Etienne Nichols: Well, personally, I would not want them to up class that to a significant risk and then potentially invalidate whatever clinical investigation I'm performing.

Mike Drues: Very good. So that's one of the two reasons why I make that recommendation. In other words, sort of a sanity check. Say, okay, mister, and misses FDA reviewers here's our device. This is what it does, this is how it works, and so on, for all of the following reasons. It is a non significant risk device. And then FDA will say, great, you know, that sounds logical to us. Or they'll say, hold on a second here. We don't quite see it that way. And that's when the poker game begins. So, reason number one that I recommend bringing NSR devices to the FDA. I don't bring it just as a standalone NSR question, but I usually embed it in an existing presub is to make sure that FDA sees it also as a non significant risk device. Because if they don't see it as a non significant risk and you submit your 510 or de novo or whatever it is later on, now you're in a whole bunch of problems and you haven't even started talking about your device yet. That problem doesn't happen an awful lot, but it does happen from time to time. The second reason why I make the recommendation to take an NSR device to the FDA, even when it's not required, is to avoid a very common problem. Where a company does a clinical trial, they get approval of all the IRBs and everything else. They submit their 510 or the de novo or whatever it is. FDA says, this looks great, but we want this additional information. And now maybe they want some additional clinical endpoints or something like that, or a higher power of the trial or something like that. So now the company has to go back and in some cases, to do a clinical trial all over again to collect that addition of information. You don't need an MD or a PhD or an RAC after your name to appreciate kaching, kaching, kaching. It's a very easy problem to mitigate, if not totally avoid, by taking it to the FDA first. But one last thing, and I'll be happy to let you chime in with questions, because you're asking some great questions. Remember my regulatory mantra when it comes to communicating with the FDA, and that is, oh, my gosh.

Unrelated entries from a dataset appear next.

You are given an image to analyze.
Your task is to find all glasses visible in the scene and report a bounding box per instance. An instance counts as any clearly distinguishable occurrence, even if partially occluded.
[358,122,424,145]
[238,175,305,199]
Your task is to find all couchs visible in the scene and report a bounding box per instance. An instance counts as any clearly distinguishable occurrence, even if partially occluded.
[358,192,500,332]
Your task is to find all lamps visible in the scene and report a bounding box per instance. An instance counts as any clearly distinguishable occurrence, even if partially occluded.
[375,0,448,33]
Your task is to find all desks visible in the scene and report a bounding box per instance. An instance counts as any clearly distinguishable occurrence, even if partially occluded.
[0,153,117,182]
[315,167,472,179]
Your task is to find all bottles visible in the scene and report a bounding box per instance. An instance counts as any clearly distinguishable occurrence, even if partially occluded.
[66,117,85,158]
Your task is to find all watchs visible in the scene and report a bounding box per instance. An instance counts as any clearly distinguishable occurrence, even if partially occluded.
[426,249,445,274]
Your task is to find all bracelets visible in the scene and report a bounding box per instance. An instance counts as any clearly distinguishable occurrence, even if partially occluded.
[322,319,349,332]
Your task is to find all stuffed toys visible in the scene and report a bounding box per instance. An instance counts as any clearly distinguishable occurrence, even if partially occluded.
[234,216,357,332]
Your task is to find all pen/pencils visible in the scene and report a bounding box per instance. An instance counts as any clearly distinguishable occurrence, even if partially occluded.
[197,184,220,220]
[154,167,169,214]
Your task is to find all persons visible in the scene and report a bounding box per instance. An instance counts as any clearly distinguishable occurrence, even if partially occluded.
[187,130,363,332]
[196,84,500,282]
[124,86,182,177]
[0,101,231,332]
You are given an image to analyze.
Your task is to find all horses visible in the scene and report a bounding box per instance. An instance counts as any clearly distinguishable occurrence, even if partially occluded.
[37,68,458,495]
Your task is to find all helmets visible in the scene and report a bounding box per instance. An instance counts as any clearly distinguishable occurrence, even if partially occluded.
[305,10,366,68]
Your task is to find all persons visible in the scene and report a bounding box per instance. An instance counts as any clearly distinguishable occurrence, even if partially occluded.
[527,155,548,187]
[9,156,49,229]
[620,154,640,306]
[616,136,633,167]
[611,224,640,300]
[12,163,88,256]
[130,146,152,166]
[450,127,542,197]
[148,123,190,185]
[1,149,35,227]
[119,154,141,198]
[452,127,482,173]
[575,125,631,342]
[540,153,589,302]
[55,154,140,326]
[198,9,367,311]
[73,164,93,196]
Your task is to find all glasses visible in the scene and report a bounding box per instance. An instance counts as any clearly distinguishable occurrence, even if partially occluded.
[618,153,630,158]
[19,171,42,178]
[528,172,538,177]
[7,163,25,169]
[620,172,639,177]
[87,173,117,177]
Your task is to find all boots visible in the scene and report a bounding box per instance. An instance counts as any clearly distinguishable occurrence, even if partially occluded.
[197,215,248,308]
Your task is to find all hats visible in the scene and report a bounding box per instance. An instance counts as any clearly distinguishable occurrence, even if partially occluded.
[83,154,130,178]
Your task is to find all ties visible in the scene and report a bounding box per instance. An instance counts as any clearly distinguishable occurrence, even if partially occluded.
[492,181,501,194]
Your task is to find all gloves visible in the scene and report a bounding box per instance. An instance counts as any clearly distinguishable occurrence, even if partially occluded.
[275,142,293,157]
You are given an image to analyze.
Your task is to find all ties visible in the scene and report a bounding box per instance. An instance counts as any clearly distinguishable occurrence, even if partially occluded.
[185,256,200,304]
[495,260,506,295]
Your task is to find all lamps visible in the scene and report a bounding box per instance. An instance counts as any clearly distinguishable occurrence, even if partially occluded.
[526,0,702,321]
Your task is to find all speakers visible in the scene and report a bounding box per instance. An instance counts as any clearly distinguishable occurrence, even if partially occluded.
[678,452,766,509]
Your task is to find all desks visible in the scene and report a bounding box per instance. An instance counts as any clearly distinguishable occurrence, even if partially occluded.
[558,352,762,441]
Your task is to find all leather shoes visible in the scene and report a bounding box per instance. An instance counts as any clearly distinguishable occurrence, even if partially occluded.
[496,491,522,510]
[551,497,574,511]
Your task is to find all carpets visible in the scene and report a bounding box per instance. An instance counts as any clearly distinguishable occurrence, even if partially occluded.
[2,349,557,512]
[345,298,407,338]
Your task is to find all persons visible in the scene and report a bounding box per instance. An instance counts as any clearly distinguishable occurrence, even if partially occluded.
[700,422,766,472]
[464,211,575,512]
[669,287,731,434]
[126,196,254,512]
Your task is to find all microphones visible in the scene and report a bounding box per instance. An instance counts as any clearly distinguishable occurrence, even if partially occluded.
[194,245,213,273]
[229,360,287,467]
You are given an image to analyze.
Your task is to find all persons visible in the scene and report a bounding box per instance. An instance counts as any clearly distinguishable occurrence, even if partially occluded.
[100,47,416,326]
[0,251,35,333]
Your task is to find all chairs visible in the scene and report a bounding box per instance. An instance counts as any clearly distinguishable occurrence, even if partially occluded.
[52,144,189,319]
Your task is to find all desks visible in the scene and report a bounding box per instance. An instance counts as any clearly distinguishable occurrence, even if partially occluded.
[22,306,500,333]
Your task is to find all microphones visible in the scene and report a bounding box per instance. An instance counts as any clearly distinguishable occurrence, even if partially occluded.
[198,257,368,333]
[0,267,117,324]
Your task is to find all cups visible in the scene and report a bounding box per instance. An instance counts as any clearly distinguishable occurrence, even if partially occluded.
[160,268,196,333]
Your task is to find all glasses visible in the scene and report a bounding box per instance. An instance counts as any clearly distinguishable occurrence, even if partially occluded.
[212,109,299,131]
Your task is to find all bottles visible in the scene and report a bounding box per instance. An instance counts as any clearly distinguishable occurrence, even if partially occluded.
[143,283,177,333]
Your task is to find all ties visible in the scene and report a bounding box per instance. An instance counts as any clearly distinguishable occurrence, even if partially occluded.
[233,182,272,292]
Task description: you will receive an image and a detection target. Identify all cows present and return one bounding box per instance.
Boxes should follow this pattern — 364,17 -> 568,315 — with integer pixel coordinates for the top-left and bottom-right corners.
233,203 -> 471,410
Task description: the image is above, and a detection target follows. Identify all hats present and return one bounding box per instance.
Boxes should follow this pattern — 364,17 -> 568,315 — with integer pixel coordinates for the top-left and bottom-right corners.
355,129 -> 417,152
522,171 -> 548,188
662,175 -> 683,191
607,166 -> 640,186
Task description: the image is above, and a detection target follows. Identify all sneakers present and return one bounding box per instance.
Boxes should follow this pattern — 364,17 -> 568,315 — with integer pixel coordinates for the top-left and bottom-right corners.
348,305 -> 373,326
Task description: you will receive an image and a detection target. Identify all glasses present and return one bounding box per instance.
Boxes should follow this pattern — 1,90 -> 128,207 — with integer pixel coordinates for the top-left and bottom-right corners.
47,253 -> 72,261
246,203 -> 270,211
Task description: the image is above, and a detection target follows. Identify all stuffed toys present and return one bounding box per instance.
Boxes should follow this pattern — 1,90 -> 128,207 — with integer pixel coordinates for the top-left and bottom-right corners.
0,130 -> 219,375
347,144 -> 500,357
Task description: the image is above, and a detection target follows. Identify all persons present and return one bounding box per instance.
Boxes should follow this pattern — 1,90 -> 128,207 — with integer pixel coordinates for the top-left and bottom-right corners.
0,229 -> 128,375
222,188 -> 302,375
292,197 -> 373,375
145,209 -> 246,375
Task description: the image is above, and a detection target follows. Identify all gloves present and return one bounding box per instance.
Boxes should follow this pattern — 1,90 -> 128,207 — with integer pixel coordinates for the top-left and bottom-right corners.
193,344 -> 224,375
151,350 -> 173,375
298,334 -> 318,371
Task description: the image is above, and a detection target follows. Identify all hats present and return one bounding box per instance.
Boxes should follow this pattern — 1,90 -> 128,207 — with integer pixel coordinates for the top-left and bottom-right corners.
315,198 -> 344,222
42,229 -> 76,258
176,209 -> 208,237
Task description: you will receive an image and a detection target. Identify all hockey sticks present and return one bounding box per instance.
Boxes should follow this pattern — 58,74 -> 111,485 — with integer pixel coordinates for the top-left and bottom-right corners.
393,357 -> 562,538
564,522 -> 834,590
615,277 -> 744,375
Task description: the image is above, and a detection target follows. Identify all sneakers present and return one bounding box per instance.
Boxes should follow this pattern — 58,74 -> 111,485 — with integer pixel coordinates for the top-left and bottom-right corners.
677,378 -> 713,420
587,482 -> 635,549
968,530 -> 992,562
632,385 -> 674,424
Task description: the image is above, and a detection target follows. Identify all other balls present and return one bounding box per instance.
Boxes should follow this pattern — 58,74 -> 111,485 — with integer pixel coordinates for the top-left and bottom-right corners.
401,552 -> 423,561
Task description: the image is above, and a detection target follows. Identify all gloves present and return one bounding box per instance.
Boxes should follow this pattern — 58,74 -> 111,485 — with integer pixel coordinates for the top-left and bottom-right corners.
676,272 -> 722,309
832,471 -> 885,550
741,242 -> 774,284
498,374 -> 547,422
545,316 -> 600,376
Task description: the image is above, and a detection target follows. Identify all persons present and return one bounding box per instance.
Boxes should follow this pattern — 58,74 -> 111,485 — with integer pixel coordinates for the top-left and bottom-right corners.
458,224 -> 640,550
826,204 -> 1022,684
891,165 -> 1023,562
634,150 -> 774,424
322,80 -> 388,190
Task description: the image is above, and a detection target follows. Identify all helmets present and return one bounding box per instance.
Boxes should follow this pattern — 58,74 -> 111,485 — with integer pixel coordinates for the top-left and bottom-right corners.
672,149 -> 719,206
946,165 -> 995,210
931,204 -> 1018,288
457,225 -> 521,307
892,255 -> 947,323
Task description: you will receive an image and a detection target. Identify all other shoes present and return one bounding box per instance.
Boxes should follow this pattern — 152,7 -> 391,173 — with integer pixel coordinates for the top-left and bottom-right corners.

Etienne Nichols: Hell, don't ask.

Mike Drues: Thank you. Hell, don't ask. Lead, don't follow. So please don't go into the FDA and say, do I need to do a clinical trial? Because, I mean, what do you think they're going to say? Of course you need to do? 10 million people or something like that. You say, we're not doing a clinical trial, and here are the reasons why. Or we are doing a clinical trial. This is what it's going to look like. This is the design. This is the inclusion and exclusion criteria. These are the endpoints, the power, the number of sites, and so on and so on. And FDA will come back and say, yeah, that sounds great. We look forward to seeing your results in a few months. Or they'll say, hold on a second here, we don't quite see it that way. And that's when the poker game begins. So, very long winded response to your question, Etienne, if you even remember what your original question was. But, but good question.

Etienne Nichols: So kind of, you answered the question. That was fantastic. I appreciate that. Do you know when do we need FDA permission for a clinical trial? Maybe on the flip side, what about IRB approval? When do I need IRB approval to begin a clinical investigation for my device?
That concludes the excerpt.